In the short term, there are always challenges inherent in selling investors on a plan of action, in the obstacles and costs imposed by regulators, in the perverse incentives operating in the pharma industry, in persuading people to support the cause, in the right entrepreneurs having the right ideas and connecting with the right scientists. One can throw as much funding as one likes at a problem, but many component parts of the intricate dance involving many different humans trying to make progress on a given problem simply can't be compressed to much below a few years. In the present regulatory system, and culture of science, it is always going to take more than a decade to move from lab to widespread availability for most ultimately successful programs, even given many well-funded, competing factions working on their versions of a solution.

Curing aging is a question of investment, not time

"When you think about treating aging, what we're really talking about is treating this whole range of different diseases - cancer, heart disease, stroke, dementia - all of these things are caused by the aging process. So, there's a huge opportunity to make a big difference in the world. If these drugs can potentially slow down or reverse the aging process, then they ultimately have a market of every living human,. You can imagine a situation where everyone over the age of 50 or 60, once they've accumulated enough of whatever age-related change your drug is targeting, will want to start using that medication. It's going to be a completely new paradigm for medical treatment, and it's a huge opportunity for investors."

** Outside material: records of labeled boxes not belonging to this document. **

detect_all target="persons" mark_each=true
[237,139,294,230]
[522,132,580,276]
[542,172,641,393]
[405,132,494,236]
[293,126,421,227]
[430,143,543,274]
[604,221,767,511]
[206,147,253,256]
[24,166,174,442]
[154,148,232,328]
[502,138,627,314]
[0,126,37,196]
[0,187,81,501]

Of course, investing in longevity isn't as simple as it sounds - the field is vast and diverse, with hundreds of companies targeting different hallmarks, mechanisms, and drivers of aging. Andrew Steele's hope is that investment will also extend into the basic science needed to advance some of these areas to the point where potential treatments are ready to turn into biotech or pharma endeavors. "I believe these treatments will often turn out to be complementary to other areas of longevity development. I often talk about a cure for aging, but that doesn't mean I think it's going to be a single pill - we're probably going to have dozens of different approaches to tackle lots of different age-related changes. So, I'd really encourage investors to go out and try and find some of these other age-related changes that aren't getting aren't getting quite so much limelight."

Longevity science is a field where predictions about timeframes to achieving certain milestones are often bandied around. It's a practice that Andrew Steele feels is unhelpful. "I think the way people often try and give their predictions as a certain number of years away is a bit wrongheaded. I think we should really think about developments in science as being a certain investment away from fruition." Essentially there are a certain number of "nerd hours" between where we are now and getting to the point of being able to treat the aging process sufficiently well to bring it under medical control. And those nerd hours cost money. "I don't know how much money that's necessarily going to involve - it's hard to look at current levels of investment and multiply that up. But what I do know is, the more we invest, the faster a lot of this science can progress."